My parents and I were watching TV last Sunday night when we heard a huge crash upstairs. Upon walking up to see what had fallen, I found my closet in complete disarray. After working for a week to get my things settled after moving back from South Carolina, I found myself staring at my work lying in shambles—everything I’d done in my closet undone thanks to a shelf falling out of the wall. I guess after sixteen years of holding stuff, the shelf got tired.
As my mom and I slowly began to go through the mess the next day, I found myself remembering a November day in 2006 when I was staring at a similar mess—only the shelf in the closet hadn’t collapsed—my friend Kay had simply been too sick to put her belongings away…and from what I saw, Kay had been sick for a long time.

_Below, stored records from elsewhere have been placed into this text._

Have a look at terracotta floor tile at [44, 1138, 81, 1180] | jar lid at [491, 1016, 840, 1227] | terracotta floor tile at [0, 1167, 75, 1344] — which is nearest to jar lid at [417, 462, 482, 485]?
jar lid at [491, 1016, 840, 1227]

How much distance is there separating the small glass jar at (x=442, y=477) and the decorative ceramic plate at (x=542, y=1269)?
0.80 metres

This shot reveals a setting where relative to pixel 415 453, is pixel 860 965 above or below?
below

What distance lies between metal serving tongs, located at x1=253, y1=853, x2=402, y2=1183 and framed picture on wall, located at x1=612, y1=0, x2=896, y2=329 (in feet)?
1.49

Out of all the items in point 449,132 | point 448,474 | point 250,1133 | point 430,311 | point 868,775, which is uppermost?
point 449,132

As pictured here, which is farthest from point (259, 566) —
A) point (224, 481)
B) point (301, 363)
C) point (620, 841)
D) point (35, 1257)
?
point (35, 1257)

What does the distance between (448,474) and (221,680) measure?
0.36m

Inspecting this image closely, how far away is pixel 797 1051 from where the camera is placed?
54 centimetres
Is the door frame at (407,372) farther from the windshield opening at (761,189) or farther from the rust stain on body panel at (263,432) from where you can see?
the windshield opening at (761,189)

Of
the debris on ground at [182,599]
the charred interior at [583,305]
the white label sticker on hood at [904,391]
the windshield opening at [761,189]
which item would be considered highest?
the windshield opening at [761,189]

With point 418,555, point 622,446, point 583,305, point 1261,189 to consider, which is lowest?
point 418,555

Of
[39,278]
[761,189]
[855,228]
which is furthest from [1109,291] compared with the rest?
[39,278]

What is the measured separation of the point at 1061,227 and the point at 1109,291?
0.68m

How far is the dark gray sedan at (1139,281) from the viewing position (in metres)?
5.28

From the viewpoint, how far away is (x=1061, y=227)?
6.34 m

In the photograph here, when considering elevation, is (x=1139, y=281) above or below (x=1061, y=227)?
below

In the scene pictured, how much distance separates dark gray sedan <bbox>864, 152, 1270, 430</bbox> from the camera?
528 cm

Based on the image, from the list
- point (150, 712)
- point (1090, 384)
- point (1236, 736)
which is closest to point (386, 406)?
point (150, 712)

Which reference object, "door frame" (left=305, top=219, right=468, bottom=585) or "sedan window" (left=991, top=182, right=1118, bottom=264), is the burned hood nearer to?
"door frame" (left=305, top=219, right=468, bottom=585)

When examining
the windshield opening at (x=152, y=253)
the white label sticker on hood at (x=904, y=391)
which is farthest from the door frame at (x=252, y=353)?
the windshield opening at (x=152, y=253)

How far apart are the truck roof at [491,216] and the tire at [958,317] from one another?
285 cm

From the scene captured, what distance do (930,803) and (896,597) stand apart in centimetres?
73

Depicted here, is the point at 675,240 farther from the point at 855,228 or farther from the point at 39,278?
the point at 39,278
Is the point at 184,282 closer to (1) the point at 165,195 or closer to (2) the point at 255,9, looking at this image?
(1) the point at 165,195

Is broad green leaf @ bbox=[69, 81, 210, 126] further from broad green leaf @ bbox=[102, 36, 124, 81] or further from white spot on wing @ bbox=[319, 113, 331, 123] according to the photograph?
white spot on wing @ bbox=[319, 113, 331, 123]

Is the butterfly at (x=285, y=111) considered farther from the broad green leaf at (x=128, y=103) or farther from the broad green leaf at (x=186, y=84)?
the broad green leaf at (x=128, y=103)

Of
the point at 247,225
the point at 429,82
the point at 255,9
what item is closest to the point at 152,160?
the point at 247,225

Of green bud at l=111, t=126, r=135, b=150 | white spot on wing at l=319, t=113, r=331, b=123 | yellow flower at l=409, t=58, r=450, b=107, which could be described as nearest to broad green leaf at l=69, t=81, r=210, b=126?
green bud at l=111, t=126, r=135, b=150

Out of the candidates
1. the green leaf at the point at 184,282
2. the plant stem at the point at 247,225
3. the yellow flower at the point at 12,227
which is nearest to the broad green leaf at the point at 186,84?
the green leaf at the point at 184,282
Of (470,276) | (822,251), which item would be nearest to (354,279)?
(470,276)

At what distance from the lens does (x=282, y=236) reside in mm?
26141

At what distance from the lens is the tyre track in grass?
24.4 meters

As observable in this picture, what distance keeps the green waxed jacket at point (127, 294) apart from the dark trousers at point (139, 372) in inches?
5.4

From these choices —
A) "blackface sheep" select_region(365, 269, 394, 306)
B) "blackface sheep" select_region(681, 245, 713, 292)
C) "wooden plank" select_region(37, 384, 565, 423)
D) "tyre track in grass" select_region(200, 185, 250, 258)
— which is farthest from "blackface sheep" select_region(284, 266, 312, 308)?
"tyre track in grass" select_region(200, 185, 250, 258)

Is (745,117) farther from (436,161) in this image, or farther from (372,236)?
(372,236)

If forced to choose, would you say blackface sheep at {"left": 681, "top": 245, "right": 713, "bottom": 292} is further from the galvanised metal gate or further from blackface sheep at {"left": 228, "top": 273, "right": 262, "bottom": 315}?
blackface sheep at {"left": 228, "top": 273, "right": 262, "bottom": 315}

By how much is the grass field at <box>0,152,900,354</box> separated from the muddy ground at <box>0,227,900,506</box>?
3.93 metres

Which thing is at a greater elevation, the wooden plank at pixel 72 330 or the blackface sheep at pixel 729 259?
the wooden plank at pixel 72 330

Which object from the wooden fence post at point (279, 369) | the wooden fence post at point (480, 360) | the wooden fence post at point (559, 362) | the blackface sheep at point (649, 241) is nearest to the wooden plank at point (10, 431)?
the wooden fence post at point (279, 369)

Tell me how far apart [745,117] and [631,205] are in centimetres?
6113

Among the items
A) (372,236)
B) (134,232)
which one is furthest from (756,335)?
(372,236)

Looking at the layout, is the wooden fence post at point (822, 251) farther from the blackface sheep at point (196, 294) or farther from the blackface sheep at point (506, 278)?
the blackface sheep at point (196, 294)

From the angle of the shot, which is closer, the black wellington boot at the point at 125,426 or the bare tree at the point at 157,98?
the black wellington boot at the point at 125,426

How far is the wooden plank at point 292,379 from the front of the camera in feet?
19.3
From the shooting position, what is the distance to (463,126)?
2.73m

Kay was a teacher’s assistant in a special needs classroom, a music minister at a local church, a cat owner, and a dear friend to many. Based off of the condition of her apartment when she died, Kay gave everything she had to the world and then came home and collapsed. Domestic chores were evidently the least of Kay’s concerns. Why deplete energy on self when it could be spent on others?
The stuff from my closet is sitting on my floor, waiting to go either back into the closet, to a different part of the house, or to a local thrift shop. The stuff from Kay’s closet was all discarded because the condition of her belongings was too bad to give away. To this day, the smell of Lysol reminds me of the hours spent sorting through Kay’s closet, wishing that she’d not been too selfless to ask for help while she was still alive.
There were periods of Kay’s life when she was unemployed. There were times in her life when the next step in ministry was unclear—times in her life when the ministry had hurt her. But in those moments, Kay kept going. She kept believing. She kept giving. And she kept trusting that good would come…because she believed that God is good.
I don’t know if Kay cleaned during those times—if, in the midst of uncertainty, Kay tried to create order and certainty through watching what was once dirty become clean. But I know that that’s what I’m doing these days. And that my muscles are sore from washing windows. And that I’m not afraid to ask for help. And that Kay’s life and death continue to influence me in ways I never imagined…like in speaking to me through the closet…especially when the closet comes crashing down.